> _YOUR GOAL_
Reproduce each entry below exactly, without omitting any.

> _MATERIAL FOR THE TASK_

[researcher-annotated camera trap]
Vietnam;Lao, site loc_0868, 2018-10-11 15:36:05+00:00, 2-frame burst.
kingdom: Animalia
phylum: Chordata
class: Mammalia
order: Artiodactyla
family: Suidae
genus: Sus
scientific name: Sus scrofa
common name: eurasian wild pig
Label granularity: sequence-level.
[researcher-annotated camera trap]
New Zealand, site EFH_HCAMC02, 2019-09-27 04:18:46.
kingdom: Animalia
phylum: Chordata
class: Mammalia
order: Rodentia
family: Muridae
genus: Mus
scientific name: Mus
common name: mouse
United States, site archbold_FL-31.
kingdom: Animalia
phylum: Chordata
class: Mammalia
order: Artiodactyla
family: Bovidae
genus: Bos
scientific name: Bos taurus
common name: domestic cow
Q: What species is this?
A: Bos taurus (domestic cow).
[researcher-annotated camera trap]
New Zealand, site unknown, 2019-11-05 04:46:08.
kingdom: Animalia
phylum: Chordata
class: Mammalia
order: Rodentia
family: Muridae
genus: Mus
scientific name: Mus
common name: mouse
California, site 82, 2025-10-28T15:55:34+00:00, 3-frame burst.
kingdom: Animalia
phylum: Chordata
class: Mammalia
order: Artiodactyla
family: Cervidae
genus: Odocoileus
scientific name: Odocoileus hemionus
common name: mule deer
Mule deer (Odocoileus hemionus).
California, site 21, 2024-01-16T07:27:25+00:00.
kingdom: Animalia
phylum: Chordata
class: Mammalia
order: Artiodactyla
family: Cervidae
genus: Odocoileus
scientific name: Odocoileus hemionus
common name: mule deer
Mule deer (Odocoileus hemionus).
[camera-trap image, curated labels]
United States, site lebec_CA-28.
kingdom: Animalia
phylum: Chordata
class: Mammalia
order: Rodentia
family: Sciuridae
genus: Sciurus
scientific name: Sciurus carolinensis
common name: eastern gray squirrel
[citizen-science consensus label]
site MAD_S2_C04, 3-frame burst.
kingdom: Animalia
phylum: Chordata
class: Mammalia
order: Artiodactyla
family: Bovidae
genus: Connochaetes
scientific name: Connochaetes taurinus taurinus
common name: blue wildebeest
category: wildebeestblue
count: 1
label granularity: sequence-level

> _YOUR RESPONSE_
[researcher-annotated camera trap]
Vietnam;Lao, site loc_0868, 2018-10-11 15:36:05+00:00, 2-frame burst.
kingdom: Animalia
phylum: Chordata
class: Mammalia
order: Artiodactyla
family: Suidae
genus: Sus
scientific name: Sus scrofa
common name: eurasian wild pig
Label granularity: sequence-level.
[researcher-annotated camera trap]
New Zealand, site EFH_HCAMC02, 2019-09-27 04:18:46.
kingdom: Animalia
phylum: Chordata
class: Mammalia
order: Rodentia
family: Muridae
genus: Mus
scientific name: Mus
common name: mouse
United States, site archbold_FL-31.
kingdom: Animalia
phylum: Chordata
class: Mammalia
order: Artiodactyla
family: Bovidae
genus: Bos
scientific name: Bos taurus
common name: domestic cow
Q: What species is this?
A: Bos taurus (domestic cow).
[researcher-annotated camera trap]
New Zealand, site unknown, 2019-11-05 04:46:08.
kingdom: Animalia
phylum: Chordata
class: Mammalia
order: Rodentia
family: Muridae
genus: Mus
scientific name: Mus
common name: mouse
California, site 82, 2025-10-28T15:55:34+00:00, 3-frame burst.
kingdom: Animalia
phylum: Chordata
class: Mammalia
order: Artiodactyla
family: Cervidae
genus: Odocoileus
scientific name: Odocoileus hemionus
common name: mule deer
Mule deer (Odocoileus hemionus).
California, site 21, 2024-01-16T07:27:25+00:00.
kingdom: Animalia
phylum: Chordata
class: Mammalia
order: Artiodactyla
family: Cervidae
genus: Odocoileus
scientific name: Odocoileus hemionus
common name: mule deer
Mule deer (Odocoileus hemionus).
[camera-trap image, curated labels]
United States, site lebec_CA-28.
kingdom: Animalia
phylum: Chordata
class: Mammalia
order: Rodentia
family: Sciuridae
genus: Sciurus
scientific name: Sciurus carolinensis
common name: eastern gray squirrel
[citizen-science consensus label]
site MAD_S2_C04, 3-frame burst.
kingdom: Animalia
phylum: Chordata
class: Mammalia
order: Artiodactyla
family: Bovidae
genus: Connochaetes
scientific name: Connochaetes taurinus taurinus
common name: blue wildebeest
category: wildebeestblue
count: 1
label granularity: sequence-level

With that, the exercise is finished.